● **Instruction A**
Duplicate everything in the passage below from "Ex. 5 Highly" down to "a specific category.".

BEGIN Reading text

By referring to food as fare, authors emphasize the typical but unremarkable nature of the food served. This points to the difficulty in using type authenticity as a means to build prestige—being typical, the restaurant is also not unique.

Ex. 4 If you’re looking for the standard run-of-the-mill class fare, stay away. In fact you’re better off going to pizza hut across the street. If you want to push the edge of your comfort zone, you’ve found the right spot. […] Go, have fun, take a risk! (HAR, 4 stars)

In ex. 4 the reviewer uses the typicality and simplicity associated with fare to create a rhetorical contrast between what most people eat and the cuisine they enjoyed, constructing a basis for distinction and building culinary capital. They identify the restaurant they are reviewing as a place to “push the edge of your comfort zone” with an atypical culinary experience, and not for the culinary naive or faint of heart who might be used to less adventurous fare. This illustrates how reviewers use subtle language shifts to draw boundaries between experiences using type authenticity.

Taste and the Burden of Authenticity

Looking at adjectives used with authentic points us in a different direction. The most frequent adjectives used in combination with authentic were Mexican, Italian, Chinese, delicious, great, good, fresh, tasty, Thai and Korean, such as in in ex. 5.

Ex. 5 Highly recommended to everyone who likes HK style cooking and authentic Chinese cuisine.

In fact, many more mentions of ethnicity were included, and examining the strongest 1R collocates authentic of showed that mentions of ethnicity made up 19 of the top 25 strongest collocates when sorted by LogDice. Together these data indicate that lay concepts of authenticity are closely intertwined with ethnicity, and that these evaluations often concern type authenticity. When most explicitly evaluating authenticity, reviews are concerned with the taste of the food as an authentic representation of ethnic cuisine. Newman and Smith’s model suggests that reviewers are assessing authenticity in this manner according to an internal reference, in this case based on their own history of dining experiences and evaluating the fit of the taste of the food to a specific category.

Therefore, most of the food judged explicitly on authenticity is food which is marked: perceived by the reviewer as being ethnic cuisine of some kind and therefore subjected to an additional evaluation other than tasting just good or bad. This is oriented to explicitly by reviewers who chain evaluations together such as authentic and delicious or authentic and amazing in ex. 6 (already included as Example 1 above):

Ex. 6 This is the best pho you will ever have. They are straight from Vietnam, family owned, no msg, authentic and amazing. Been to los [sic] Angeles, little Saigon in Westminster, and all over California. This is by far the best. (5 stars)

In this excerpt, the reviewer gives us a list of attributes which contribute to their evaluation of the restaurant as authentic. This encompasses the assumed ethnicity and history of the people who own the restaurant (i.e. straight from Vietnam, emphasizing a close connection to the country where the cuisine originates), the type of business (family owned vs. chain) as well as their cooking techniques (no MSG), therefore evaluating the restaurant in terms of type, moral, and craft authenticity. In the eyes of the reviewer, these attributes not only contribute to the Pho tasting amazing but also legitimize the taste as authentic. While reviewers also occasionally evaluated American cuisine in terms of authenticity, the only references found in the data from the United States in connection with authenticity mentioned regional cuisines, which can also be considered culturally marked (Chicago, BBQ, Southern).

END Reading text
BEGIN Supplied data

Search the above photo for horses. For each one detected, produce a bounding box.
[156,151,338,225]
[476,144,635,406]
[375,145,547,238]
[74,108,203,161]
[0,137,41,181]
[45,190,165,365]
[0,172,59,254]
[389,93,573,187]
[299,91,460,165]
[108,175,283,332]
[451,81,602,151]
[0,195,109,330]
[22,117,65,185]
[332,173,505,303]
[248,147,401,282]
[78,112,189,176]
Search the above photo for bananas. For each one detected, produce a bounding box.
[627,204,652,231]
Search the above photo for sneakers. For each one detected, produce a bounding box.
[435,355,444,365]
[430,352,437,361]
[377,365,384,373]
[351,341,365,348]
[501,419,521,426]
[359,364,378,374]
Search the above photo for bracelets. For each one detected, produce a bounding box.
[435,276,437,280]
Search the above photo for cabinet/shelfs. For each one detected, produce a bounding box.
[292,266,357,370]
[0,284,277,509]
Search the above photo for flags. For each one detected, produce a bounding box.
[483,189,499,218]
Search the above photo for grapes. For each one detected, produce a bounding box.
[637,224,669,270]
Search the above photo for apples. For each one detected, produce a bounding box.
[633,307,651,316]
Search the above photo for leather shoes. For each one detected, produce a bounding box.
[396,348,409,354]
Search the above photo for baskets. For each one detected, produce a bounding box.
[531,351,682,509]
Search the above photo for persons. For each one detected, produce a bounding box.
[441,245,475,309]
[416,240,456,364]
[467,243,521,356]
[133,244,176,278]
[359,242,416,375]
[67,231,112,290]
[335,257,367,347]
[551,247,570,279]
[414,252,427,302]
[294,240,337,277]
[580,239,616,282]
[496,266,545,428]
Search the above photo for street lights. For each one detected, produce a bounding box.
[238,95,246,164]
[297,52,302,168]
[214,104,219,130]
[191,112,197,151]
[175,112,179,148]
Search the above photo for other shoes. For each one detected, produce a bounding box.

END Supplied data

● **Instruction B**
In the records, rewrite everything from the line containing "Search the above photo for baskets." down to the line containing "[496,266,545,428]", both lines included, with "persons" changed to "people" and nothing else altered. Give only those lines.

● **Worked answer A**
Ex. 5 Highly recommended to everyone who likes HK style cooking and authentic Chinese cuisine.

In fact, many more mentions of ethnicity were included, and examining the strongest 1R collocates authentic of showed that mentions of ethnicity made up 19 of the top 25 strongest collocates when sorted by LogDice. Together these data indicate that lay concepts of authenticity are closely intertwined with ethnicity, and that these evaluations often concern type authenticity. When most explicitly evaluating authenticity, reviews are concerned with the taste of the food as an authentic representation of ethnic cuisine. Newman and Smith’s model suggests that reviewers are assessing authenticity in this manner according to an internal reference, in this case based on their own history of dining experiences and evaluating the fit of the taste of the food to a specific category.

● **Worked answer B**
Search the above photo for baskets. For each one detected, produce a bounding box.
[531,351,682,509]
Search the above photo for people. For each one detected, produce a bounding box.
[441,245,475,309]
[416,240,456,364]
[467,243,521,356]
[133,244,176,278]
[359,242,416,375]
[67,231,112,290]
[335,257,367,347]
[551,247,570,279]
[414,252,427,302]
[294,240,337,277]
[580,239,616,282]
[496,266,545,428]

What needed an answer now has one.